Les effets de la perte auditive et du traitement par les appareils sur la perception des sons naturels ont été peu étudiés jusqu’à présent. Cette étude française publiée dans l’American Journal of Audiology fait donc date.
Cette publication récente (fin mars 2025) est signée par les chercheurs Frédéric Apoux et Christian Lorenzi, du Laboratoire des systèmes perceptifs à l’École normale supérieure, par les audioprothésistes Stéphane Laurent, président d’honneur du CNA et Stéphane Gallégo, vice-président du SDA, par Dina Lelic, chercheuse principale chez WSA (Danemark) et Brian Moore de l’université de Cambridge, qu’on ne présente plus. Leur étude avait pour objectif de comprendre les impacts du déficit auditif et des appareils sur la perception des sons naturels par le patient. La méthodologie a consisté à interroger 301 audioprothésistes pour obtenir un aperçu global des expériences des personnes appareillées. L’ancienneté moyenne des professionnels était de 15 ans et ils étaient présents dans 95 départements métropolitains.

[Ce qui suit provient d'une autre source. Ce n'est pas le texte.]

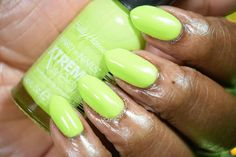 Sally Hansen Xtreme Wear Green With Envy Nail Polish Collection, Sally Hansen, Envy, Swatch, How To Make, How To Wear, Nail Art, Nails, Green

Jusqu’à présent, la recherche s’est beaucoup concentrée sur les enjeux de communication et la perception de la parole par les personnes appareillées. Mais, de plus en plus, on s’interroge sur leur capacité à entendre, fut-ce résiduellement, les sons de la nature, qu’il s’agisse de bruits animaux non-humains (oiseaux, insectes…), environnementaux ou météorologiques (vent, pluie, bruissements, etc.), dans divers milieux.
Les participants professionnels ont répondu à un questionnaire rétrospectif qui portait sur la précision dans la perception des sons naturels, rapportée par leurs patients, ainsi que l’importance de les entendre et le plaisir ressenti à cette occasion, avant et après l’appareillage.
Avant la mise en place des aides auditives, un tout petit nombre d’audioprothésistes (7 %) a déclaré que tous ou presque tous leurs patients étaient capables d’entendre les sons environnementaux. Cette proportion est passée à 45 % après appareillage. De même, selon les professionnels, la précision de la perception de ces sons était nettement améliorée par les aides auditives. Mais le quart d’entre eux a aussi rapporté que leurs patients connaissaient une déformation des sons naturels avec leurs appareils.
Pour la plupart des patients, la mise à disposition d’aides auditives améliore la capacité à reconnaître les sons naturels, mais aussi améliore (dans les mêmes proportions) leur satisfaction à cet égard.
Les réponses des audios ont aussi montré une hausse du nombre de patients se référant aux sons naturels comme agréables, après avoir été équipés… Mais la part de personnes exprimant des perceptions désagréables, quoique beaucoup plus faible, a aussi augmenté.
Les patients des zones rurales isolées accordaient plus d’importance à l’écoute des sons naturels que les autres, avec ou sans appareils (graph ci-contre).
Le principal résultat de l’étude, selon ses auteurs, est « l’augmentation spectaculaire des références aux sons naturels (dans les déclarations des patients, ndlr) et l’importance de les entendre après la mise en place d’un appareil auditif ». Cela suggère que les professionnels de l’audition, mais aussi les industriels, devraient en tenir compte. Les chercheurs estiment aussi qu’il faudra questionner les algorithmes couramment utilisés pour améliorer l’intelligibilité (ou les classificateurs d’environnements) : causent-ils des déformations dans la perception des sons de la nature ?
« Cette enquête doit être considérée comme une étude pilote, qui devra être prolongée pour évaluer directement les opinions des personnes malentendantes et distinguer la perception des sons environnementaux d’origine anthropique et naturelle », concluent les auteurs.